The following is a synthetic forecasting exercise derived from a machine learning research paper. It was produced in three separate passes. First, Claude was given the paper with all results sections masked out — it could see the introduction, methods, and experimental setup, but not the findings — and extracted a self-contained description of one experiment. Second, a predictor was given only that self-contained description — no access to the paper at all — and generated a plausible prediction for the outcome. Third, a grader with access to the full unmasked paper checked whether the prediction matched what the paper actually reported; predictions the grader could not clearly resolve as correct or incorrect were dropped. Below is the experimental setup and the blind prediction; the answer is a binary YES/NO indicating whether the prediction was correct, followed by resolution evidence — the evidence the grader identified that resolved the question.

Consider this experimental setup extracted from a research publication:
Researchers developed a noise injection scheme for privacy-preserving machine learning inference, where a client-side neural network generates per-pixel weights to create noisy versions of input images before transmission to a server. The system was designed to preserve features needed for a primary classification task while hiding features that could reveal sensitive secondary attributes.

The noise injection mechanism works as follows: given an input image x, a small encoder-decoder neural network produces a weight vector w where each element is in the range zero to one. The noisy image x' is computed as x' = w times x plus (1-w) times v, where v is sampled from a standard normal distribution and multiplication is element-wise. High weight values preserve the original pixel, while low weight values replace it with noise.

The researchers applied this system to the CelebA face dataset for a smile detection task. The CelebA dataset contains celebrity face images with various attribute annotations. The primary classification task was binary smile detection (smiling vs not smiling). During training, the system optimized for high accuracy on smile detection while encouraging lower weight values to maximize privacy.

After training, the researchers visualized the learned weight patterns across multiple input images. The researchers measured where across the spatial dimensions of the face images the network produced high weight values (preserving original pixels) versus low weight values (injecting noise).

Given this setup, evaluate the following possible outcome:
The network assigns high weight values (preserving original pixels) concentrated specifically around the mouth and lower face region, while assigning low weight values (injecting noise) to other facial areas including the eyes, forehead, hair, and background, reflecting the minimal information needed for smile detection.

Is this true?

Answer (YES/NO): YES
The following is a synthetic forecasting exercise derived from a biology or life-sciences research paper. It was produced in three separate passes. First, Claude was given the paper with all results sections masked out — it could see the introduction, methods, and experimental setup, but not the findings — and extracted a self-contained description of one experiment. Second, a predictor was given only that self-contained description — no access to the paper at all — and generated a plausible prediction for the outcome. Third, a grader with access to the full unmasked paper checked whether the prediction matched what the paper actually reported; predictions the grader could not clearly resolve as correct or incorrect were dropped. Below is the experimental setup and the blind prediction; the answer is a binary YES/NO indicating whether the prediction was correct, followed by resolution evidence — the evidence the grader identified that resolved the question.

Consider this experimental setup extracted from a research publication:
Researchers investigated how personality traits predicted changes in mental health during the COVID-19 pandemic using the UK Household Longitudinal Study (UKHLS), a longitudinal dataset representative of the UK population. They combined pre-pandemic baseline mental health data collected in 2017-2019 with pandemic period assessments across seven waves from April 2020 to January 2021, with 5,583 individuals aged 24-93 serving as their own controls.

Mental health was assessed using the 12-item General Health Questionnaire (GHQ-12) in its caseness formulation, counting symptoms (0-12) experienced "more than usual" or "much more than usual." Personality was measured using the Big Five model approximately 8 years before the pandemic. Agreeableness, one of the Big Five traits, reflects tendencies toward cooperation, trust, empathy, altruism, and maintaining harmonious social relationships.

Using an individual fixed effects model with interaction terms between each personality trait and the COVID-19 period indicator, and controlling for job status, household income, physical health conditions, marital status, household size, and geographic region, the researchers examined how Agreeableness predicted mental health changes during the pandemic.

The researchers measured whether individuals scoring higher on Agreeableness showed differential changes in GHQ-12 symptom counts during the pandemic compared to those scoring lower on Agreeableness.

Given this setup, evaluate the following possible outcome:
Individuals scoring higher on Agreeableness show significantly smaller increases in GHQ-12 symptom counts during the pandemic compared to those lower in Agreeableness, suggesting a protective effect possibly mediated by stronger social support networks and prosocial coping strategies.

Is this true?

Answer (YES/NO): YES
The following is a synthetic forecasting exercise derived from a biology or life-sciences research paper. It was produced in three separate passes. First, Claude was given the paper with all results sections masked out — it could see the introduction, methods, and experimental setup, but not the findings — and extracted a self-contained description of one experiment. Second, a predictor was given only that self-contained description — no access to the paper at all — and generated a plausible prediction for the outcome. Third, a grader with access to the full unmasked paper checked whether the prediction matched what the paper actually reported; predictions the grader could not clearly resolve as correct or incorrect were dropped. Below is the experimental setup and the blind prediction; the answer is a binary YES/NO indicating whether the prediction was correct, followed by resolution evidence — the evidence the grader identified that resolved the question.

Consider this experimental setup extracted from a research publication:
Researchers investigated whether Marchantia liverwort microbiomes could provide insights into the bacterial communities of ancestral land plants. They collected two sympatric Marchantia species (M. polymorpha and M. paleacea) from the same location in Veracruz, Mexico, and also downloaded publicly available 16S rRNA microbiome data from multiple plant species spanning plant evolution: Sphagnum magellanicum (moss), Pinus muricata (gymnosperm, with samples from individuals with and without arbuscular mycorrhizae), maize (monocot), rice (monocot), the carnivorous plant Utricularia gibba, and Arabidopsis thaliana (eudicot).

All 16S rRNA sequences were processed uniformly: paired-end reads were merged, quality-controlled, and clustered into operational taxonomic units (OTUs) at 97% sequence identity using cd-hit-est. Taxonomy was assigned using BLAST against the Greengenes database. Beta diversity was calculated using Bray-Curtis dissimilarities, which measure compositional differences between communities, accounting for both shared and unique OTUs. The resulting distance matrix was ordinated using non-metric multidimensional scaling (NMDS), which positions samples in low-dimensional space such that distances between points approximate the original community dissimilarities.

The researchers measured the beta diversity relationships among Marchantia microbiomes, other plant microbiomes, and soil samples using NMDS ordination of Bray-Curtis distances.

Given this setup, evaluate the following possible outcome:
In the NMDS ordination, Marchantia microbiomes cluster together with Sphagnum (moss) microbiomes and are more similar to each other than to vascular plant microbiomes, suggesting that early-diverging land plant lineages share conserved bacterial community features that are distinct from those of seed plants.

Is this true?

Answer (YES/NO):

§ To do
Copy all the data. Match it exactly.

§ Expected answer
The following is a synthetic forecasting exercise derived from a machine learning research paper. It was produced in three separate passes. First, Claude was given the paper with all results sections masked out — it could see the introduction, methods, and experimental setup, but not the findings — and extracted a self-contained description of one experiment. Second, a predictor was given only that self-contained description — no access to the paper at all — and generated a plausible prediction for the outcome. Third, a grader with access to the full unmasked paper checked whether the prediction matched what the paper actually reported; predictions the grader could not clearly resolve as correct or incorrect were dropped. Below is the experimental setup and the blind prediction; the answer is a binary YES/NO indicating whether the prediction was correct, followed by resolution evidence — the evidence the grader identified that resolved the question.

Consider this experimental setup extracted from a research publication:
Researchers developed a noise injection scheme for privacy-preserving machine learning inference, where a client-side neural network generates per-pixel weights to create noisy versions of input images before transmission to a server. The system was designed to preserve features needed for a primary classification task while hiding features that could reveal sensitive secondary attributes.

The noise injection mechanism works as follows: given an input image x, a small encoder-decoder neural network produces a weight vector w where each element is in the range zero to one. The noisy image x' is computed as x' = w times x plus (1-w) times v, where v is sampled from a standard normal distribution and multiplication is element-wise. High weight values preserve the original pixel, while low weight values replace it with noise.

The researchers applied this system to the CelebA face dataset for a smile detection task. The CelebA dataset contains celebrity face images with various attribute annotations. The primary classification task was binary smile detection (smiling vs not smiling). During training, the system optimized for high accuracy on smile detection while encouraging lower weight values to maximize privacy.

After training, the researchers visualized the learned weight patterns across multiple input images. The researchers measured where across the spatial dimensions of the face images the network produced high weight values (preserving original pixels) versus low weight values (injecting noise).

Given this setup, evaluate the following possible outcome:
The network assigns high weight values (preserving original pixels) concentrated specifically around the mouth and lower face region, while assigning low weight values (injecting noise) to other facial areas including the eyes, forehead, hair, and background, reflecting the minimal information needed for smile detection.

Is this true?

Answer (YES/NO): YES
The following is a synthetic forecasting exercise derived from a biology or life-sciences research paper. It was produced in three separate passes. First, Claude was given the paper with all results sections masked out — it could see the introduction, methods, and experimental setup, but not the findings — and extracted a self-contained description of one experiment. Second, a predictor was given only that self-contained description — no access to the paper at all — and generated a plausible prediction for the outcome. Third, a grader with access to the full unmasked paper checked whether the prediction matched what the paper actually reported; predictions the grader could not clearly resolve as correct or incorrect were dropped. Below is the experimental setup and the blind prediction; the answer is a binary YES/NO indicating whether the prediction was correct, followed by resolution evidence — the evidence the grader identified that resolved the question.

Consider this experimental setup extracted from a research publication:
Researchers investigated how personality traits predicted changes in mental health during the COVID-19 pandemic using the UK Household Longitudinal Study (UKHLS), a longitudinal dataset representative of the UK population. They combined pre-pandemic baseline mental health data collected in 2017-2019 with pandemic period assessments across seven waves from April 2020 to January 2021, with 5,583 individuals aged 24-93 serving as their own controls.

Mental health was assessed using the 12-item General Health Questionnaire (GHQ-12) in its caseness formulation, counting symptoms (0-12) experienced "more than usual" or "much more than usual." Personality was measured using the Big Five model approximately 8 years before the pandemic. Agreeableness, one of the Big Five traits, reflects tendencies toward cooperation, trust, empathy, altruism, and maintaining harmonious social relationships.

Using an individual fixed effects model with interaction terms between each personality trait and the COVID-19 period indicator, and controlling for job status, household income, physical health conditions, marital status, household size, and geographic region, the researchers examined how Agreeableness predicted mental health changes during the pandemic.

The researchers measured whether individuals scoring higher on Agreeableness showed differential changes in GHQ-12 symptom counts during the pandemic compared to those scoring lower on Agreeableness.

Given this setup, evaluate the following possible outcome:
Individuals scoring higher on Agreeableness show significantly smaller increases in GHQ-12 symptom counts during the pandemic compared to those lower in Agreeableness, suggesting a protective effect possibly mediated by stronger social support networks and prosocial coping strategies.

Is this true?

Answer (YES/NO): YES
The following is a synthetic forecasting exercise derived from a biology or life-sciences research paper. It was produced in three separate passes. First, Claude was given the paper with all results sections masked out — it could see the introduction, methods, and experimental setup, but not the findings — and extracted a self-contained description of one experiment. Second, a predictor was given only that self-contained description — no access to the paper at all — and generated a plausible prediction for the outcome. Third, a grader with access to the full unmasked paper checked whether the prediction matched what the paper actually reported; predictions the grader could not clearly resolve as correct or incorrect were dropped. Below is the experimental setup and the blind prediction; the answer is a binary YES/NO indicating whether the prediction was correct, followed by resolution evidence — the evidence the grader identified that resolved the question.

Consider this experimental setup extracted from a research publication:
Researchers investigated whether Marchantia liverwort microbiomes could provide insights into the bacterial communities of ancestral land plants. They collected two sympatric Marchantia species (M. polymorpha and M. paleacea) from the same location in Veracruz, Mexico, and also downloaded publicly available 16S rRNA microbiome data from multiple plant species spanning plant evolution: Sphagnum magellanicum (moss), Pinus muricata (gymnosperm, with samples from individuals with and without arbuscular mycorrhizae), maize (monocot), rice (monocot), the carnivorous plant Utricularia gibba, and Arabidopsis thaliana (eudicot).

All 16S rRNA sequences were processed uniformly: paired-end reads were merged, quality-controlled, and clustered into operational taxonomic units (OTUs) at 97% sequence identity using cd-hit-est. Taxonomy was assigned using BLAST against the Greengenes database. Beta diversity was calculated using Bray-Curtis dissimilarities, which measure compositional differences between communities, accounting for both shared and unique OTUs. The resulting distance matrix was ordinated using non-metric multidimensional scaling (NMDS), which positions samples in low-dimensional space such that distances between points approximate the original community dissimilarities.

The researchers measured the beta diversity relationships among Marchantia microbiomes, other plant microbiomes, and soil samples using NMDS ordination of Bray-Curtis distances.

Given this setup, evaluate the following possible outcome:
In the NMDS ordination, Marchantia microbiomes cluster together with Sphagnum (moss) microbiomes and are more similar to each other than to vascular plant microbiomes, suggesting that early-diverging land plant lineages share conserved bacterial community features that are distinct from those of seed plants.

Is this true?

Answer (YES/NO):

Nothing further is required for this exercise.